The answer I am getting and is very simple is that there are guidances but the agency has no obligation for that. So basically we have and they have no idea and there is no timeframe and no obligation again with any timeframe for the FDA.

So it’s extremely complicated to give a timeframe and timeline estimation on any PMA, not only ours but any other PMA. So we can probably estimate but again these are extremely complex processes and you never know along the road the FDA might need to further review, ask more questions, come back on questions, ask for panel meetings, there are so many different things that are out of control and again, the FDA receive the guidances for timing on review, but they have no clear obligation on following that and they will do what they feel is the best for them to get a good review and quality again review of the fact. So it’s only difficult to give timeline.

And again, always when we meet with the FDA, these are my questions and they understand, and they tell me that they understand that for business purposes we need to have idea on how long it will take, so they can commit on anything and they can promise on anything and there are no obligations on anything.

So that’s a very difficult point and to come back on the communication right after the 100-day meeting, I quite agree with you. But again there are few things that you investors and shareholders may understand as well is that the FDA makes it very clear as well that what we discussed during face-to-face meeting or conference call meetings are part of the side and extremely confidential.

So we can’t release publicly a lot of the discussions and a lot of the points of our discussions with the FDA without kind of going against the rule of breaking the confidentiality agreement that we have with the agency and we receive a lot of pressure from the market because and we understand that you want to know what has happened and what were the conclusion of such meetings. And so we are increasingly confidentiality obligation we have with the FDA and also the willingness of communicating to the market what’s happening and what’s going on. So it’s difficult to communicate on the FDA’s discussions and processes.

Unidentified Analyst

Yes. Well, just getting back to the comments made again in that brief press release. As you may have noticed, the limited comments led to a significant reduction in share value. At that time the stock was trading around 350 plus a share and look what it is now. So there is, as a result of the rather I don’t want to sound negative if I say poorly worded or limited statement, the value of the company dropped by $20 million?
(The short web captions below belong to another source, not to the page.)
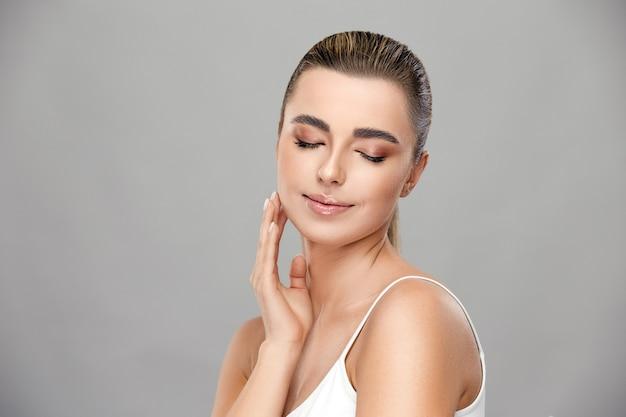 Mooi meisje met lichte make-up glimlachend met haar ogen dicht en haar wang op grijze muur, gezond en schoonheidsconcept aan te raken
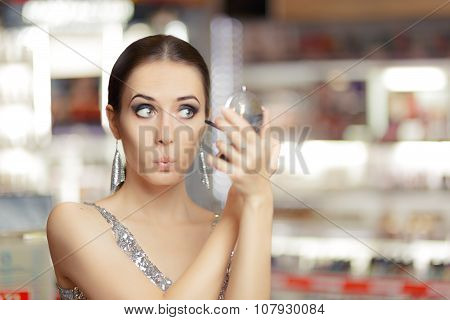 Surprised Woman with Mascara and Make-up Mirror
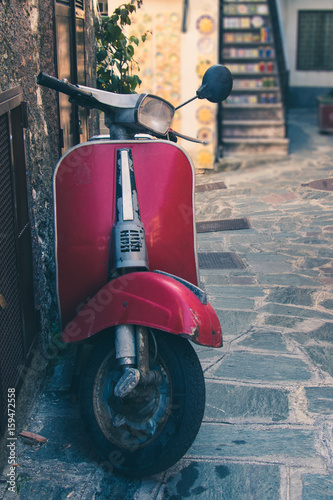 Foto op Canvas Scooter Vintage italian scooter in a alley of historic city center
Now I do appreciate that debt reduction but you have to look at the overall market capital of the company and that’s based upon the share value as much as anything else. So that’s something that I think needs to be kept in mind going forward. So I do appreciate your feedback on that and hopefully you guys can make, again just be -- I realize you can’t share confidential information, but you can at least tell us in as much as possible. So I do appreciate that. Thank you.

Marc Oczachowski

Yeah. We’ll do. Thanks.


(Operator Instructions) Having no questions, this does conclude our question-and-answer session. I would like to turn the conference back over to Mr. Philippe Chauveau for any closing remarks.

Philippe Chauveau

There have been no further questions I will now close this conference call and thank you all for participating on today’s conference call. Thank you and talk to you soon. Bye-bye.


The conference is now concluded. Thank you for attending today’s presentation. You may now disconnect.